Mason has made tweaks, such as taking over the defense himself after the 2014 season, but he’s stuck to his plan and the program has steadily improved each year. Defensively, the Commodores have been as good as anybody through the first three weeks of this season. They’re the only team in the country ranked in the top 5 nationally in total defense, scoring defense, third-down defense and tackles for loss.
“At the beginning of the season, nobody gave us a chance,” Mason said. “All they talked about was how were we going to replace [former linebacker] Zach Cunningham. You look at Emmanuel Smith. You look at Oren Burks. Those dudes have played hard. You look at everybody around them, the juniors and seniors. They’re all playing hard.
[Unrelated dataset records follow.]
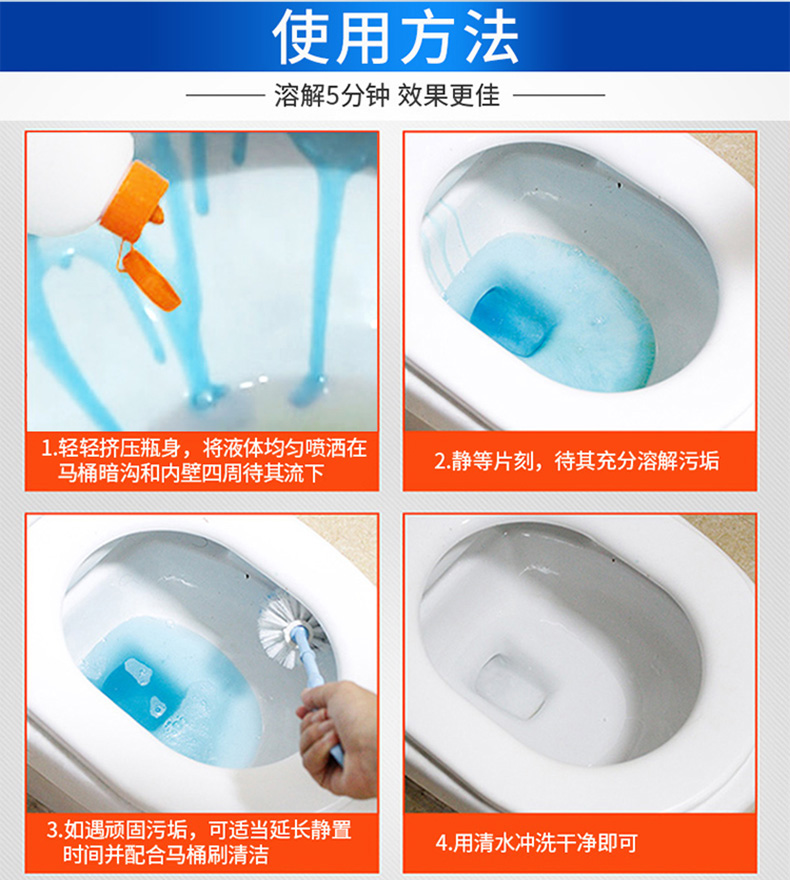 使用方法

溶解5分钟 效果更佳

1.轻轻挤压瓶身，将液体均匀喷洒在马桶暗沟和内壁四周待其流下

2.静等片刻，待其充分溶解污垢

3.如遇顽固污垢，可适当延长静置时间并配合马桶刷清洁

4.用清水冲洗干净即可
We’re a no-name defense with a bunch of dudes named Charles Wright, LaDarius Wiley and Ryan White, just a bunch of dudes who probably aren’t household names, but they love to play football.”
Mason could see it coming a year ago. He told ESPN.com before the 2016 season that he thought Vanderbilt was a bowl team, and the Commodores delivered by winning their last two games over Ole Miss and Tennessee to earn a bid to the Independence Bowl.
Much of Mason’s confidence was fueled by the fact that he finally had some depth and experience, and that’s even more apparent this season. The Commodores have 26 juniors and seniors in their two-deep, including 20 who are fourth-year or fifth-year players.
It’s a given that Vanderbilt is going to play great defense under Mason, but the improvement goes much deeper than just one side of the ball. The Commodores were minus-24 in turnover margin in Mason’s first two seasons. In their last 16 games, they’re plus-8. And on offense, as junior quarterback Kyle Shurmur has made major strides, Vanderbilt has become more balanced and more consistent. The Commodores scored more than 17 points only seven times in Mason’s first 24 games. They head into the Alabama game Saturday having scored 28 points or more in four of their last five regular-season games.
“I don’t think we’ve arrived at all,” Shurmur said. “We’ve still got a lot of ball left, but I certainly think we’ve gotten a lot better. We all trust coach Mason. We’ve all grown with him. We love playing for him, and he’s a guy you want to play hard for.”
Mason is brutally honest with his players, who know what the standard is both on and off the field.
“Everybody talks about all the other stuff, but what about the glue, the brick and mortar,” Mason said. “It’s about trust. It’s about honesty. It’s about character. It’s about doing the right things. These kids are told to do the right thing all the time, and if they don’t, I’ll get them out of the program. But if they do and work hard, and I’m not lying to them, but one day they will have an opportunity to be a champion.
“I don’t know when that is. But when that day comes, they will know that it would have started with that first group in 2014 that had to go through all those tough times.”